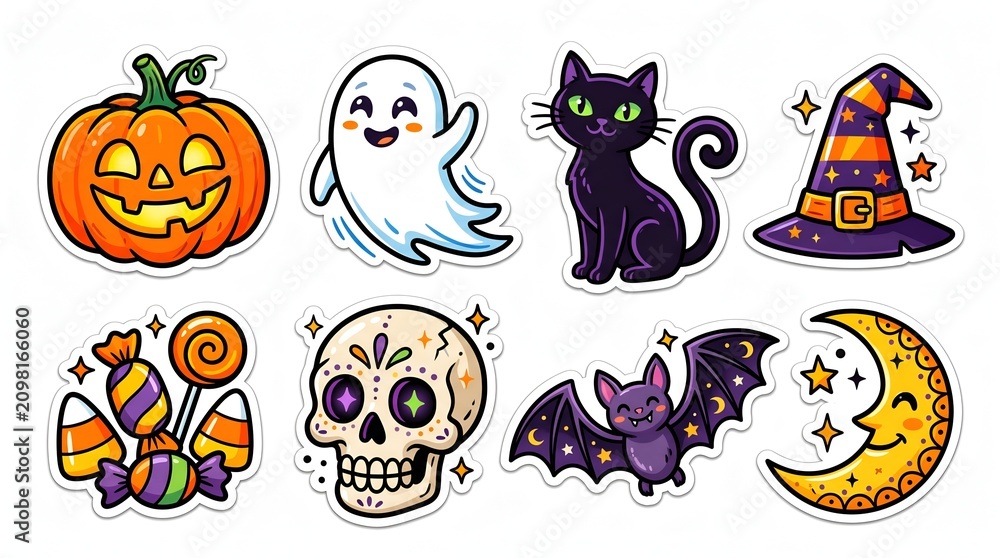 Fototapeta premium halloween icons set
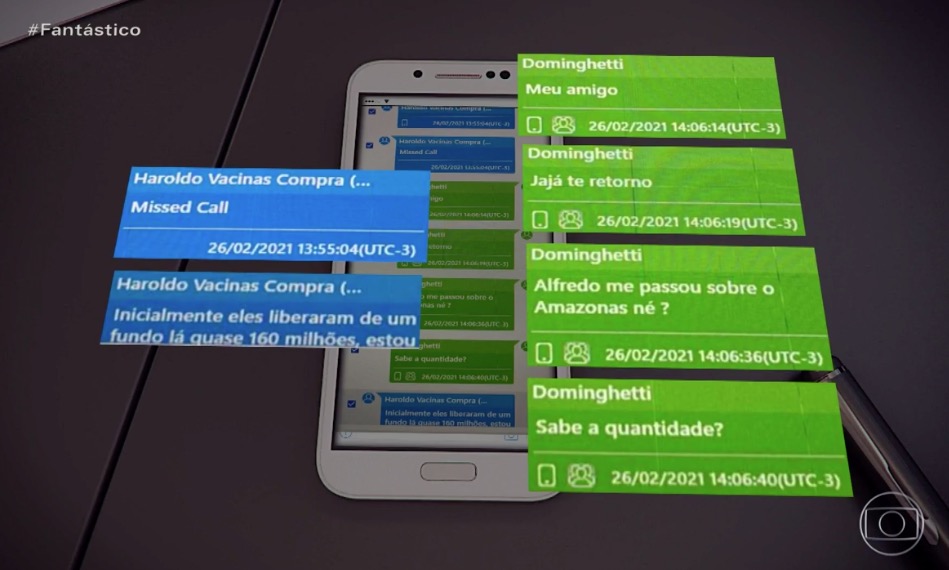 Dominguetti cita Amazonas e mais 3 estados em mensagens sobre venda de vacina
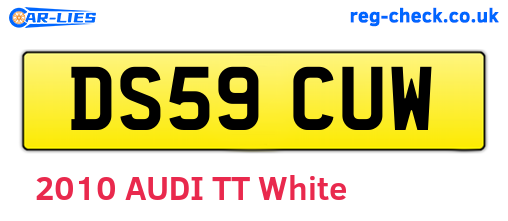 DS59CUW are the vehicle registration plates.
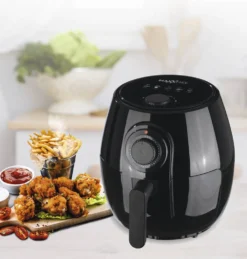 MAXXMEE Heißluft-Fritteuse - 4 L Fassungsvermögen - Schwarz -Küchen Profi 5a9c13bc115ecfc785f44fa155b95836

**Assignment**
Copy the data exactly. Pictures do not belong in the copy.

**Output below**
 Fototapeta premium halloween icons set
 Dominguetti cita Amazonas e mais 3 estados em mensagens sobre venda de vacina
 DS59CUW are the vehicle registration plates.
 MAXXMEE Heißluft-Fritteuse - 4 L Fassungsvermögen - Schwarz -Küchen Profi 5a9c13bc115ecfc785f44fa155b95836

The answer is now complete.